▸ What to work on: Begin at the line below that has "Run down 4x4 in Libyan desert stock photo". Stop after the line that has "Half-length portrait of", repeating each line exactly and leaving out the pictures.

▸ Data records:

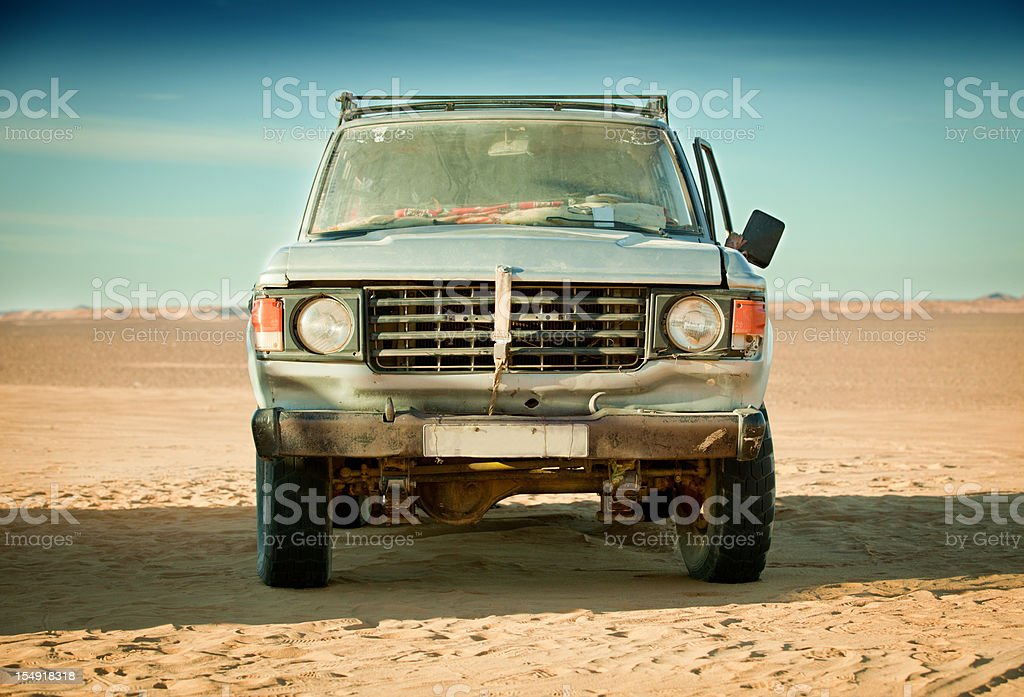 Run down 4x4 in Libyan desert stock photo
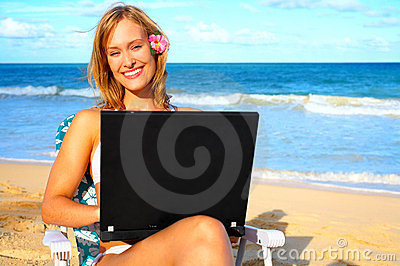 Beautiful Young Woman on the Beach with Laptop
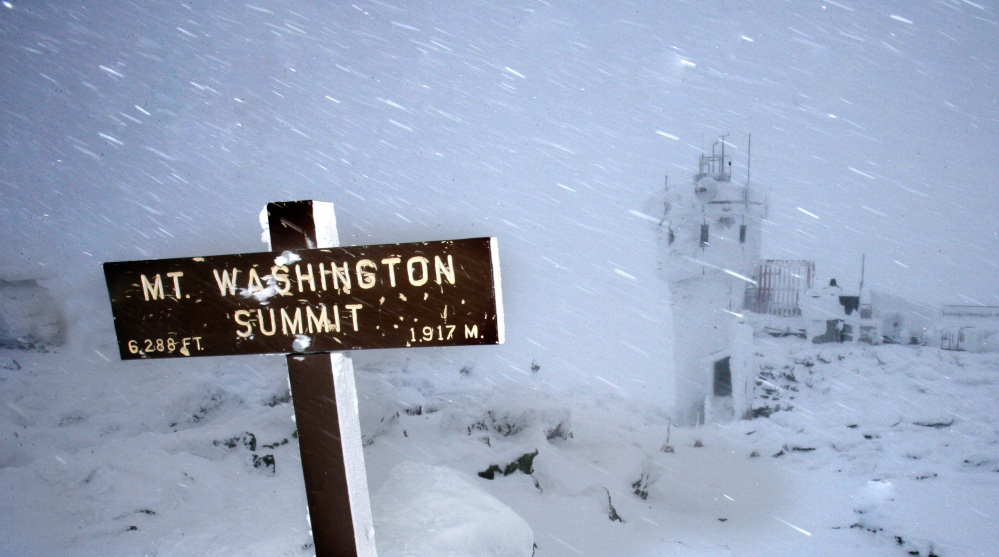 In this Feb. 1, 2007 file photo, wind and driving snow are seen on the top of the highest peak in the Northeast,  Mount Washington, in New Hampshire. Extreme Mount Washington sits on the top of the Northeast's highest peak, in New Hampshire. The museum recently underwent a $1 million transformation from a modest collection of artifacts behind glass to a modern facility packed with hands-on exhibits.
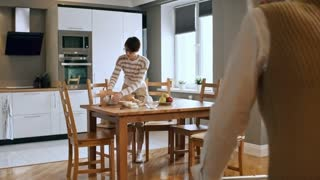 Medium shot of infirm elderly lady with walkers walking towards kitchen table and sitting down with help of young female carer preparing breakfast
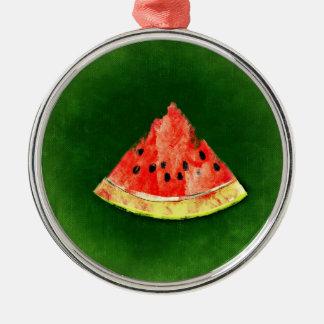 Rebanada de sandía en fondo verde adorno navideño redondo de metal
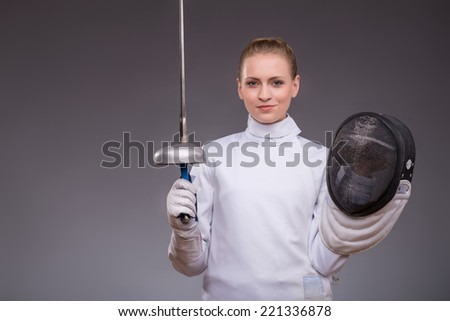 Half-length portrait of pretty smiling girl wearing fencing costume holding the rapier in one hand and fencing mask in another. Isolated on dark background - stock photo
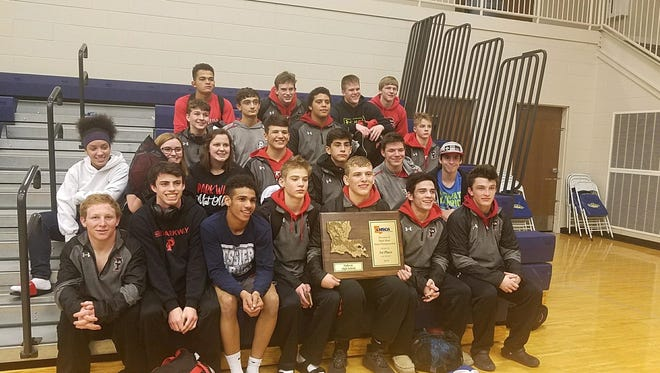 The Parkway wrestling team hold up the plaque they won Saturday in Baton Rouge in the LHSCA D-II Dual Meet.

...

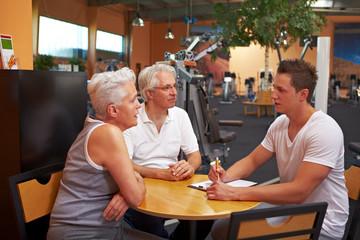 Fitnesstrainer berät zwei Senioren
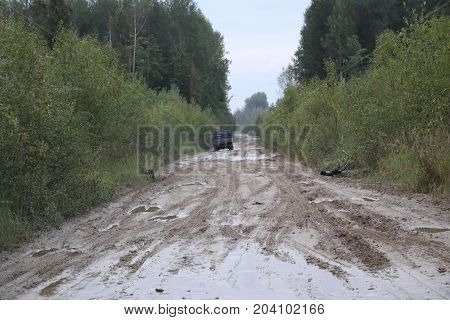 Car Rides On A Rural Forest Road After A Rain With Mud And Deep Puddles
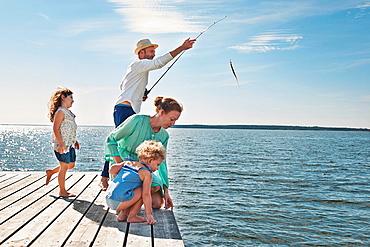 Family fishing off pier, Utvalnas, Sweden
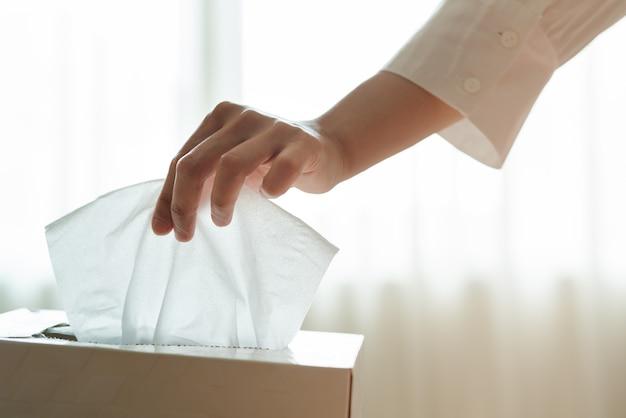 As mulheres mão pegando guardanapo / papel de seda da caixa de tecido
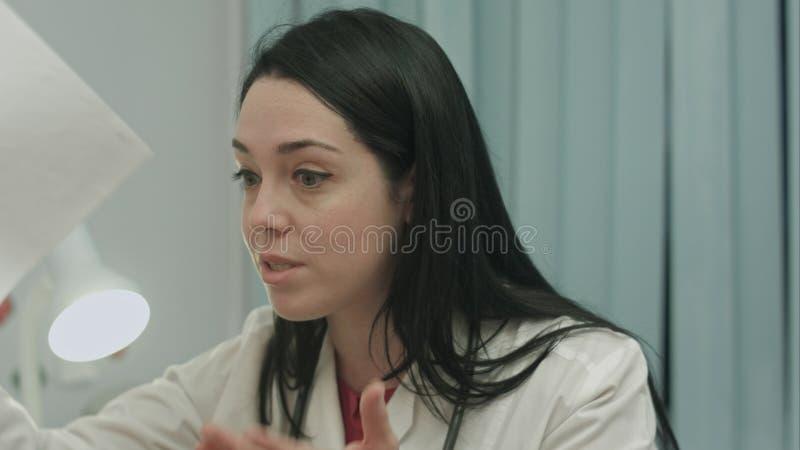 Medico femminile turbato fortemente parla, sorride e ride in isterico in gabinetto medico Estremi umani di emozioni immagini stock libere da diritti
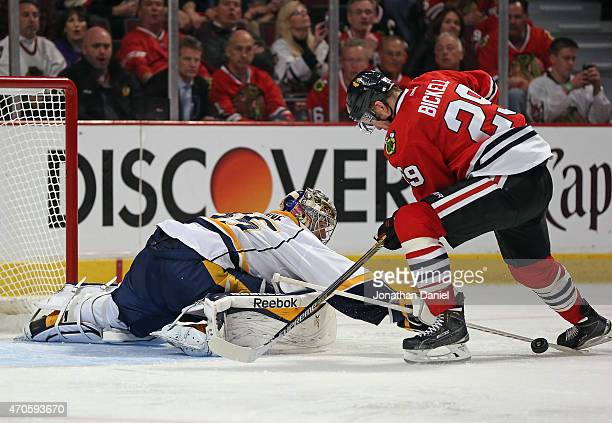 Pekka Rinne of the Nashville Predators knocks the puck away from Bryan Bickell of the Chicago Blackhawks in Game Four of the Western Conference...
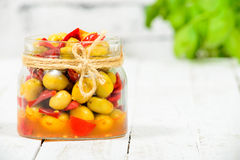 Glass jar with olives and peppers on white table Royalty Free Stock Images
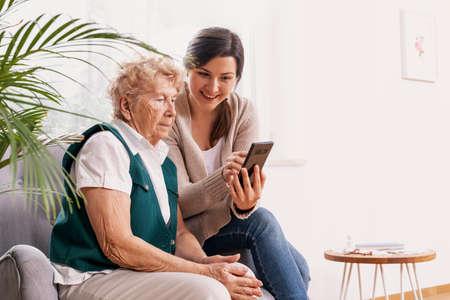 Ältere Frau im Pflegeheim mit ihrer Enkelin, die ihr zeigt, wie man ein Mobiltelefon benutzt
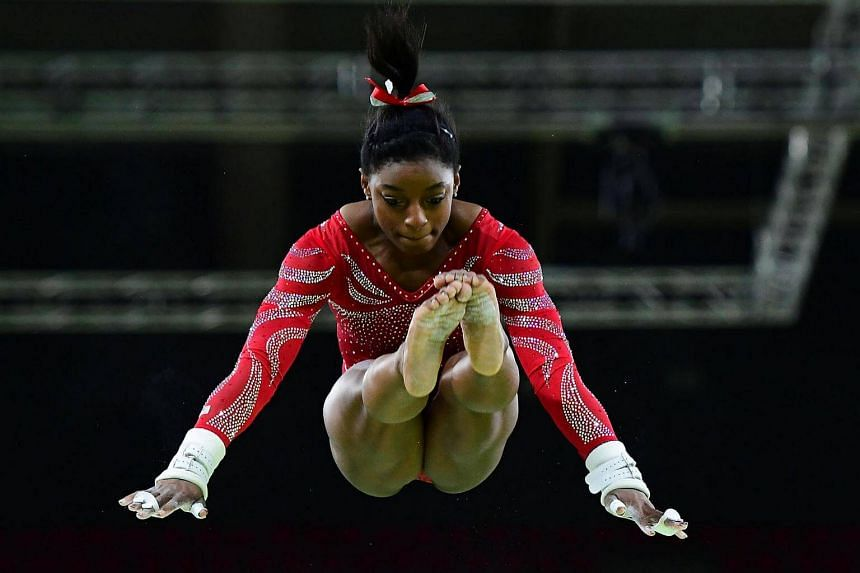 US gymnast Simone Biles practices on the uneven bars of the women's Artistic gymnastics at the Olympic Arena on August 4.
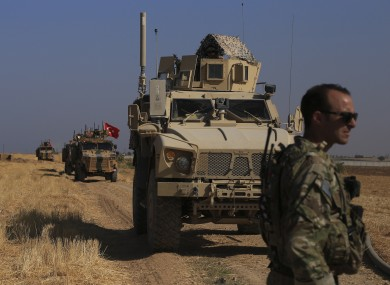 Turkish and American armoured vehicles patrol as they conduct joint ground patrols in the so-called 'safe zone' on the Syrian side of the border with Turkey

--

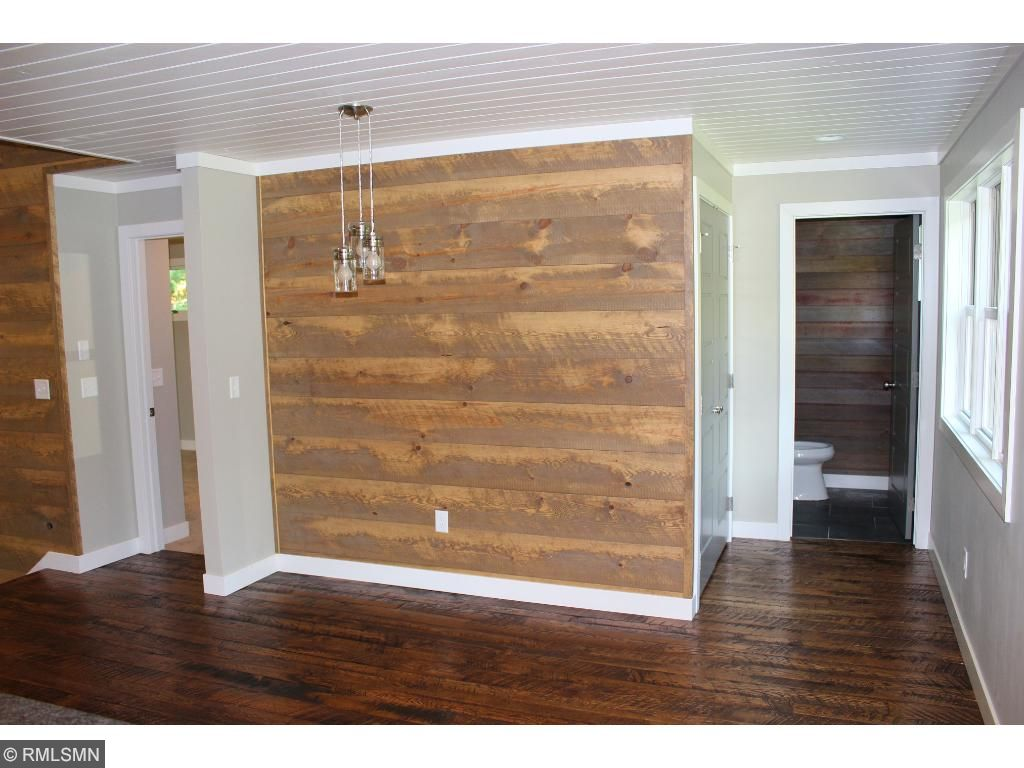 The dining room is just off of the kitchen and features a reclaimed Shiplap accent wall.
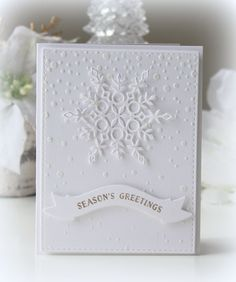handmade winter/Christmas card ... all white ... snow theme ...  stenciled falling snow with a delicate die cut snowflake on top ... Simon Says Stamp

▸ Answer to the exercise:
 Run down 4x4 in Libyan desert stock photo
 Beautiful Young Woman on the Beach with Laptop
 In this Feb. 1, 2007 file photo, wind and driving snow are seen on the top of the highest peak in the Northeast,  Mount Washington, in New Hampshire. Extreme Mount Washington sits on the top of the Northeast's highest peak, in New Hampshire. The museum recently underwent a $1 million transformation from a modest collection of artifacts behind glass to a modern facility packed with hands-on exhibits.
 Medium shot of infirm elderly lady with walkers walking towards kitchen table and sitting down with help of young female carer preparing breakfast
 Rebanada de sandía en fondo verde adorno navideño redondo de metal
 Half-length portrait of pretty smiling girl wearing fencing costume holding the rapier in one hand and fencing mask in another. Isolated on dark background - stock photo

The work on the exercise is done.